Of course, once it became possible to line the multi-bend, diameter transition pipes, the next obstacle was the problem of reopening the sub-connections. Most robotic cutters on the market capable of cutting in 100-mm diameter pipe are very inflexible and need to operate in the right pipe conditions. They also tend to use independent CCTV cameras to monitor the cutting operations that need a second access to use them effectively. As previously mentioned, this was not an option. Traditional cutters would not work in Burley for two reasons: first, lack of the ‘second’ access and second, and equally as important, traditional robots would not handle the multi-bend/transitional pipe configurations in which they were required to operate. Further research then found IMS, a German-based company that offered a range of cutters with built-in, on-board CCTV that could monitor its own cutting operations. The IMS Micro Comfort system was also designed to be flexible enough to handle pipe bends and could accommodate the transition of diameters without reducing the cutting capacity of the unit.

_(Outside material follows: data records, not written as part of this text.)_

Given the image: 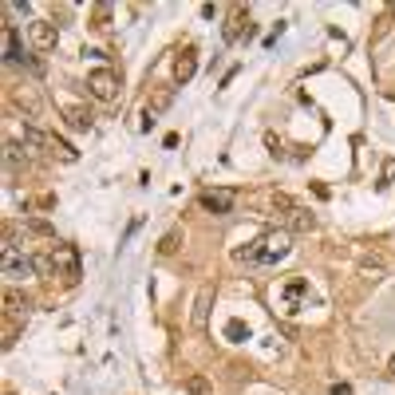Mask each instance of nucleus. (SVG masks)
Returning a JSON list of instances; mask_svg holds the SVG:
<instances>
[{
  "mask_svg": "<svg viewBox=\"0 0 395 395\" xmlns=\"http://www.w3.org/2000/svg\"><path fill=\"white\" fill-rule=\"evenodd\" d=\"M289 249H293V234L277 229V234L257 237L253 245L237 249V257H241V261H257V265H277L281 257H289Z\"/></svg>",
  "mask_w": 395,
  "mask_h": 395,
  "instance_id": "1",
  "label": "nucleus"
},
{
  "mask_svg": "<svg viewBox=\"0 0 395 395\" xmlns=\"http://www.w3.org/2000/svg\"><path fill=\"white\" fill-rule=\"evenodd\" d=\"M24 135H28V143H36V147L44 150V154H56L60 162H75V159H79V150L67 147V143H63L60 135H48V131H36V127H28Z\"/></svg>",
  "mask_w": 395,
  "mask_h": 395,
  "instance_id": "2",
  "label": "nucleus"
},
{
  "mask_svg": "<svg viewBox=\"0 0 395 395\" xmlns=\"http://www.w3.org/2000/svg\"><path fill=\"white\" fill-rule=\"evenodd\" d=\"M87 87H91V95L103 99V103H115V99H119V75H115V67H95V72L87 75Z\"/></svg>",
  "mask_w": 395,
  "mask_h": 395,
  "instance_id": "3",
  "label": "nucleus"
},
{
  "mask_svg": "<svg viewBox=\"0 0 395 395\" xmlns=\"http://www.w3.org/2000/svg\"><path fill=\"white\" fill-rule=\"evenodd\" d=\"M48 257H51V269L63 273V281H75V277H79V249H75L72 241H60Z\"/></svg>",
  "mask_w": 395,
  "mask_h": 395,
  "instance_id": "4",
  "label": "nucleus"
},
{
  "mask_svg": "<svg viewBox=\"0 0 395 395\" xmlns=\"http://www.w3.org/2000/svg\"><path fill=\"white\" fill-rule=\"evenodd\" d=\"M28 273H36V261L24 257L20 249H13V241H4V277L8 281H24Z\"/></svg>",
  "mask_w": 395,
  "mask_h": 395,
  "instance_id": "5",
  "label": "nucleus"
},
{
  "mask_svg": "<svg viewBox=\"0 0 395 395\" xmlns=\"http://www.w3.org/2000/svg\"><path fill=\"white\" fill-rule=\"evenodd\" d=\"M198 206H202V210H210V213H229L237 206V194L234 190H202V194H198Z\"/></svg>",
  "mask_w": 395,
  "mask_h": 395,
  "instance_id": "6",
  "label": "nucleus"
},
{
  "mask_svg": "<svg viewBox=\"0 0 395 395\" xmlns=\"http://www.w3.org/2000/svg\"><path fill=\"white\" fill-rule=\"evenodd\" d=\"M194 72H198V48L186 44V48L178 51V60H174V83H190Z\"/></svg>",
  "mask_w": 395,
  "mask_h": 395,
  "instance_id": "7",
  "label": "nucleus"
},
{
  "mask_svg": "<svg viewBox=\"0 0 395 395\" xmlns=\"http://www.w3.org/2000/svg\"><path fill=\"white\" fill-rule=\"evenodd\" d=\"M28 40H32L36 51H51L56 44H60V32H56L51 24H44V20H36V24L28 28Z\"/></svg>",
  "mask_w": 395,
  "mask_h": 395,
  "instance_id": "8",
  "label": "nucleus"
},
{
  "mask_svg": "<svg viewBox=\"0 0 395 395\" xmlns=\"http://www.w3.org/2000/svg\"><path fill=\"white\" fill-rule=\"evenodd\" d=\"M249 32V8H234V16L225 20V44H234V40H241Z\"/></svg>",
  "mask_w": 395,
  "mask_h": 395,
  "instance_id": "9",
  "label": "nucleus"
},
{
  "mask_svg": "<svg viewBox=\"0 0 395 395\" xmlns=\"http://www.w3.org/2000/svg\"><path fill=\"white\" fill-rule=\"evenodd\" d=\"M63 119H67L75 131H91V111H87L83 103H67V107H63Z\"/></svg>",
  "mask_w": 395,
  "mask_h": 395,
  "instance_id": "10",
  "label": "nucleus"
},
{
  "mask_svg": "<svg viewBox=\"0 0 395 395\" xmlns=\"http://www.w3.org/2000/svg\"><path fill=\"white\" fill-rule=\"evenodd\" d=\"M170 103H174L170 87H154V91H150V107H147V111L150 115H166V111H170Z\"/></svg>",
  "mask_w": 395,
  "mask_h": 395,
  "instance_id": "11",
  "label": "nucleus"
},
{
  "mask_svg": "<svg viewBox=\"0 0 395 395\" xmlns=\"http://www.w3.org/2000/svg\"><path fill=\"white\" fill-rule=\"evenodd\" d=\"M4 312H8V316H24L28 312V296L24 293H13V289H8V293H4Z\"/></svg>",
  "mask_w": 395,
  "mask_h": 395,
  "instance_id": "12",
  "label": "nucleus"
},
{
  "mask_svg": "<svg viewBox=\"0 0 395 395\" xmlns=\"http://www.w3.org/2000/svg\"><path fill=\"white\" fill-rule=\"evenodd\" d=\"M13 99L20 103V107H28V115H40V95H36V91H28V87H16Z\"/></svg>",
  "mask_w": 395,
  "mask_h": 395,
  "instance_id": "13",
  "label": "nucleus"
},
{
  "mask_svg": "<svg viewBox=\"0 0 395 395\" xmlns=\"http://www.w3.org/2000/svg\"><path fill=\"white\" fill-rule=\"evenodd\" d=\"M4 60H8V63L20 60V44H16V32H13V28H4Z\"/></svg>",
  "mask_w": 395,
  "mask_h": 395,
  "instance_id": "14",
  "label": "nucleus"
},
{
  "mask_svg": "<svg viewBox=\"0 0 395 395\" xmlns=\"http://www.w3.org/2000/svg\"><path fill=\"white\" fill-rule=\"evenodd\" d=\"M210 289H206V293H198V309H194V328H198V324H202V321H206V316H210Z\"/></svg>",
  "mask_w": 395,
  "mask_h": 395,
  "instance_id": "15",
  "label": "nucleus"
},
{
  "mask_svg": "<svg viewBox=\"0 0 395 395\" xmlns=\"http://www.w3.org/2000/svg\"><path fill=\"white\" fill-rule=\"evenodd\" d=\"M225 336H229L234 344H241V340H249V328L241 321H229V324H225Z\"/></svg>",
  "mask_w": 395,
  "mask_h": 395,
  "instance_id": "16",
  "label": "nucleus"
},
{
  "mask_svg": "<svg viewBox=\"0 0 395 395\" xmlns=\"http://www.w3.org/2000/svg\"><path fill=\"white\" fill-rule=\"evenodd\" d=\"M186 392H190V395H210V380H202V376H190V380H186Z\"/></svg>",
  "mask_w": 395,
  "mask_h": 395,
  "instance_id": "17",
  "label": "nucleus"
},
{
  "mask_svg": "<svg viewBox=\"0 0 395 395\" xmlns=\"http://www.w3.org/2000/svg\"><path fill=\"white\" fill-rule=\"evenodd\" d=\"M178 245H182V234H178V229H170V234L159 241V253H174Z\"/></svg>",
  "mask_w": 395,
  "mask_h": 395,
  "instance_id": "18",
  "label": "nucleus"
},
{
  "mask_svg": "<svg viewBox=\"0 0 395 395\" xmlns=\"http://www.w3.org/2000/svg\"><path fill=\"white\" fill-rule=\"evenodd\" d=\"M289 218H293L296 229H312V213H309V210H293Z\"/></svg>",
  "mask_w": 395,
  "mask_h": 395,
  "instance_id": "19",
  "label": "nucleus"
},
{
  "mask_svg": "<svg viewBox=\"0 0 395 395\" xmlns=\"http://www.w3.org/2000/svg\"><path fill=\"white\" fill-rule=\"evenodd\" d=\"M305 293H309V284H305V281H289V284H284V296H293V300H296V296H305Z\"/></svg>",
  "mask_w": 395,
  "mask_h": 395,
  "instance_id": "20",
  "label": "nucleus"
},
{
  "mask_svg": "<svg viewBox=\"0 0 395 395\" xmlns=\"http://www.w3.org/2000/svg\"><path fill=\"white\" fill-rule=\"evenodd\" d=\"M392 178H395V162L387 159V162H383V178H380V186H387V182H392Z\"/></svg>",
  "mask_w": 395,
  "mask_h": 395,
  "instance_id": "21",
  "label": "nucleus"
},
{
  "mask_svg": "<svg viewBox=\"0 0 395 395\" xmlns=\"http://www.w3.org/2000/svg\"><path fill=\"white\" fill-rule=\"evenodd\" d=\"M332 395H352V387H348V383H336V387H332Z\"/></svg>",
  "mask_w": 395,
  "mask_h": 395,
  "instance_id": "22",
  "label": "nucleus"
},
{
  "mask_svg": "<svg viewBox=\"0 0 395 395\" xmlns=\"http://www.w3.org/2000/svg\"><path fill=\"white\" fill-rule=\"evenodd\" d=\"M387 371H392V376H395V352H392V356H387Z\"/></svg>",
  "mask_w": 395,
  "mask_h": 395,
  "instance_id": "23",
  "label": "nucleus"
}]
</instances>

Working with ANT Hire in the United Kingdom, two units were brought into the United Kingdom, both of which ITL used on the Burley project and which proved highly effective with each unit achieving up to 12 reopening operations per day in support of the three lining crews. Currently, no other IMS systems are available in the United Kingdom.
Commenting on the development works, Ian Ramsay, managing director of Fluvius Ltd in the United Kingdom, said: “Fluvius was more than happy to assist ITL in finding a solution. Our team was more than confident that the TopFlex liner product would meet the requirements for the pipe configurations at the site. It was nice to be able to pass on some ‘Small Bore’ pipe lining expertise to the ‘Big Bore’ pipe lining experts.”
Yorkshire Water project manager John Hoyle said, “We were pleased that BarhaleWSP and Insituform Technologies Ltd. took it upon themselves to try and devise a workable and innovative solution to solve the problems they had encountered and help to keep the project on track and on budget.”
Burley project manager Rob McKay said: “From when we found the first multi-bend, diameter transitional pipe, this became a very challenging project, possibly the most difficult I have worked on. However, despite the long hours of research, conference calls, etc. over the 10 to 12 weeks it took to find this solution, the effort has been extremely rewarding. It has to be said however, that if it had not been for the combined efforts and input of not just ITL and its staff and crews but also those of the lining provider, Fluvius, and the cutter manufacturer/supplier, IMS/ANT Hire, we may yet still have been seeking the right solution for this project. To have achieved a successful solution of this magnitude on a project of this complexity in a relatively short time-frame just goes to show how by working together, engineers from a variety of backgrounds, countries and specialities can overcome very difficult situations with ingenuity and innovation.”
Commenting on the project for Insituform Technologies Ltd, business development manager John Beech said: “On the face of it, this might at first have seemed to be just another large scale lateral lining job. But, this one turned out to be so very different. The innovation and effort that went into ensuring a successful solution was found for the obstacles presented in Burley means that all credit must go to not just the ITL team, led by Rob McKay, but also the lining crews for the high standards achieved in completion of the work, the materials manufacturers and equipment suppliers without whom the solution on this project would have been so much more difficult to achieve. Finally and not least, credit goes to an understanding client that was willing to partially fund the R&D necessary and accept the initial delays caused by this knowing that the outcome would outweigh those issues.”
This article was submitted by Insituform Ltd., based in Northamptonshire, United Kingdom.